*** Opening of Passage provided ***

Tyranomaster
Guy who writes stuff
- Joined
- Oct 5, 2022
- Messages
- 746
- Points
- 133
Rant-
Let me open this by saying, LLMs are useful. AI in general has the ability to be as revolutionary as the internet and the industrial revolution. From AI art to research, the value is akin the invention of power tools, photoshop, the steam engine and other such revolutionary tools. Now that I've said the good, let me say the bad. I see laymen in just about every field attempt to use AI as if they were hiring people to do an entire task. Ghost writers, project designers, programmers, full artists. All current iterations of AI aren't there, and current methods don't have the potential to actually reach those peaks.
Everyone laughs that an LLM can't count the number of 'R's in strawberry, then some proceed to think that an LLM will be capable of writing a whole story. Writing a good story is on par of difficulty with writing a mathematic proof. You want to know what no one seems to attempt to pass off as their own discovery? LLM generated math proofs. I graduated with a double major in chemical engineering and mathematics. The only people who believe an LLM is on par with a professional in any given field are people who lack such a fundamental understanding of said field that "capable of doing" and "skilled" mean the same thing to them.
To the layman who has a poor understanding of writing, "not making grammar mistakes" and "telling a coherent story" are the same thing. Just as they also think that "being good at multiplication and addition" is the same as "being good at math". This goes for all fields that require even a small amount of creativity and comprehension. Yet every day, more and more people are attempting to push into spaces they have a fundamental misunderstanding about.
Yes. I use AI to assist me, not in writing directly, but in research and to create basic artwork to prevent an empty square from existing (though I spend a significant amount of time making said artwork, its never just one generation to be sure). I think anyone who isn't adopting it as an assistive tool is not adapting well to new technology. Its just that though, a tool, nothing more. It takes skill to even use it effectively, just like any other tool. Anyone can operate a power tool. Using it well though? Different story.

*** Close of Passage provided ***
*** Opening of Extracted material ***

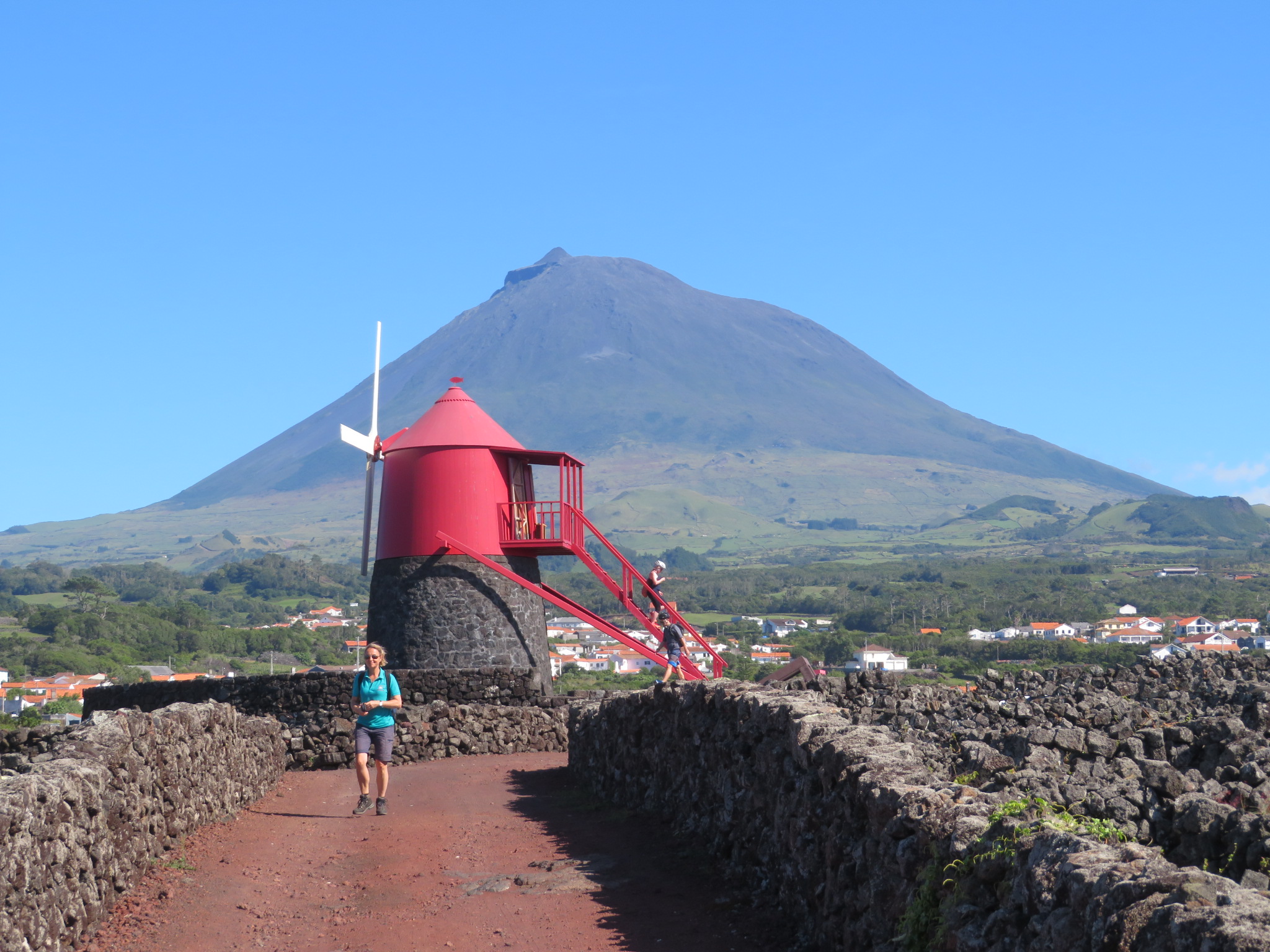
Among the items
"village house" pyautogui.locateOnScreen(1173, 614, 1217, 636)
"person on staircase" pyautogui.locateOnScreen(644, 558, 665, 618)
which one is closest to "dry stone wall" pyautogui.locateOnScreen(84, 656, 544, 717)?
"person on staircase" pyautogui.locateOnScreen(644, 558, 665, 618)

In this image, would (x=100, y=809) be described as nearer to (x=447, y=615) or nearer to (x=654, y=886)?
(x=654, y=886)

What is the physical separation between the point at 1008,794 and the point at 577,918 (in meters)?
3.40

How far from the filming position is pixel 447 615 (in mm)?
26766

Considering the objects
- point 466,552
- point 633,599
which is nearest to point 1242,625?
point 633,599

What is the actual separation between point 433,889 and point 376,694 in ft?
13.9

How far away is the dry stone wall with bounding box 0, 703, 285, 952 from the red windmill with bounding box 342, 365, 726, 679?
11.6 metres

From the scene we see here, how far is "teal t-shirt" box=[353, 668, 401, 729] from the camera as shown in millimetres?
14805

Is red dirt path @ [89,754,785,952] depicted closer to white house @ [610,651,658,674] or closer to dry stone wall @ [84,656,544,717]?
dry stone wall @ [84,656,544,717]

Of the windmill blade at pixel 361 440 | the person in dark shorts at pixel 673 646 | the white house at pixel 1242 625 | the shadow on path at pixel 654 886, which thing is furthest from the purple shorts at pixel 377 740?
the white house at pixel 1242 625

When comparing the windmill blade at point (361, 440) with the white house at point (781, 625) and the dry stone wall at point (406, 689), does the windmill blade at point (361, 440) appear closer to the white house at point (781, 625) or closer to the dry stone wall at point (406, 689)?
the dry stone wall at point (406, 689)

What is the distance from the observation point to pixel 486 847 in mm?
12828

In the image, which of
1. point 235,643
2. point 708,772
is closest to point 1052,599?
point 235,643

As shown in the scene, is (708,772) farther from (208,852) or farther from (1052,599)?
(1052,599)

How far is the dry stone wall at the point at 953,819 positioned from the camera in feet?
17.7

*** Close of Extracted material ***

Problem details
In the forum post about AI, what double major does the writer say they graduated with? These lines have no connection to the forum post about AI.

Written reply
Chemical engineering and mathematics.